ML and Virtual Cells
Modern fluorescence microscopy produces massive, high-dimensional datasets: large 5D volumes (x, y, z, time, channels) of living cells under many conditions. Analysing this data at scale requires advanced machine learning (ML) and AI models that go beyond simple quantification, enabling us to extract hidden patterns, predict behaviours, and ultimately generate virtual representations of cells (“Virtual Cells”).
Our computational pipeline is designed to:
- Automate experiment setup and imaging decisions.
- Denoise and enhance image quality for gentle, long-term live-cell imaging.
- Segment and quantify subcellular structures across thousands of cells.
- Build generative models that learn the rules of cell behaviour.
- Create “Virtual Cells” that allow prediction, visualisation, and simulation of cellular processes.
ML in the Imaging Pipeline
1. Experiment Automation
- Cell detection and localisation: Neural networks adapted from DETR (detection transformers) operate directly on raw volumetric OPM data to find cells of interest.
- Automated cell selection: Using user-provided labels (e.g. healthy/unhealthy, cell-cycle stage, receptor localisation), ML learns decision boundaries to choose which cells to image in real time.
- Adaptive parameter optimisation: Models predict the best laser power, exposure, and acquisition strategy for each cell, maximising image quality and throughput.
2. Image Quality and Denoising
- Generative photon models: Deep generative networks trained on photon-counting data denoise extremely low-light images, allowing gentle imaging that preserves cell viability.
- Data augmentation: Synthetic images are generated to increase dataset diversity and improve downstream training.
3. Segmentation and Quantification
- Pre-trained architectures: Advanced networks (U-Net, diffusion models, transformers) are adapted to microscopy data using low-rank adaptation (LoRA) for efficient fine-tuning.
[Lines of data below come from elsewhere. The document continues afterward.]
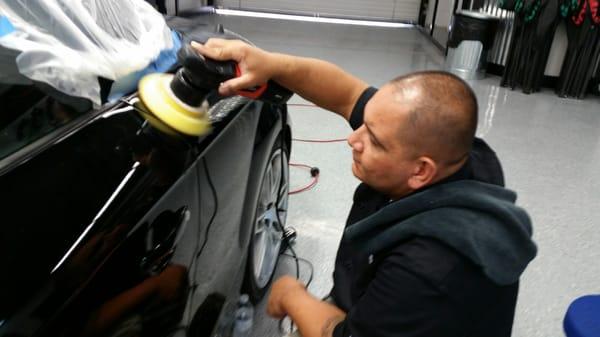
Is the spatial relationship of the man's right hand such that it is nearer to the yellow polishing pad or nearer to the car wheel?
the yellow polishing pad

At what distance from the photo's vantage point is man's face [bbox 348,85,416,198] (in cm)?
87

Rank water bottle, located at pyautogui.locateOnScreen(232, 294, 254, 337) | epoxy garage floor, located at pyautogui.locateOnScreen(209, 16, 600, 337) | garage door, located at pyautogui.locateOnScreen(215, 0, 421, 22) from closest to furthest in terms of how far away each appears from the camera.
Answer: water bottle, located at pyautogui.locateOnScreen(232, 294, 254, 337), epoxy garage floor, located at pyautogui.locateOnScreen(209, 16, 600, 337), garage door, located at pyautogui.locateOnScreen(215, 0, 421, 22)

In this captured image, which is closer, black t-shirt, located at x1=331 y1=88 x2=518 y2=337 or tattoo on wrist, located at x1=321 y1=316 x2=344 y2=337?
black t-shirt, located at x1=331 y1=88 x2=518 y2=337

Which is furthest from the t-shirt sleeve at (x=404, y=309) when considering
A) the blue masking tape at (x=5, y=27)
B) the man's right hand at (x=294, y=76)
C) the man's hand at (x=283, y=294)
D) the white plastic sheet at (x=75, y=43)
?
the blue masking tape at (x=5, y=27)

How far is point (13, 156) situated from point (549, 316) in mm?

- Multi-structure segmentation: Plasma membrane, endosomes, Golgi, ER, nucleus, mitochondria, and more are segmented in full 5D volumes.
- Population statistics: Quantitative descriptors (shape, size, localisation, dynamics) are extracted across thousands of cells and distilled into population-level metrics.
Virtual Cells
1. Latent Representations of Cell States
- Each cell state is represented as a point in a learned latent space, defined by the spatial distribution of subcellular structures.
- Generative models capture the co-dependence between structures, allowing us to predict unlabelled organelles from labelled ones or from label-free OP-SLIM reference channels.
- “Average cells” can be reconstructed, representing population-level states in an interpretable form.
2. Hierarchical Generative Models
- Variational hierarchical models are trained on large 5D datasets to represent cell states and their distributions across populations.
- This allows simulation of new cell states sampled from the learned distribution, providing both statistical insight and realistic visualisations.
3. Dynamics and Time Evolution
- Generative temporal models (transformer-based) learn trajectories of cells through the latent state space.
- Models capture both short-term transitions (Markovian) and long-range dependencies (non-Markovian).
- These models enable predictive simulations of cell behaviour, including responses to stimuli before and after imaging.
Outputs and Sharing
- Software: ML pipelines, APIs, and GUIs for automated imaging, segmentation, and generative modelling.
- Data: Large-scale 5D datasets with full metadata, available via open repositories.
- Models: Pre-trained generative models of cell states and dynamics for reuse by the bioimaging and AI communities.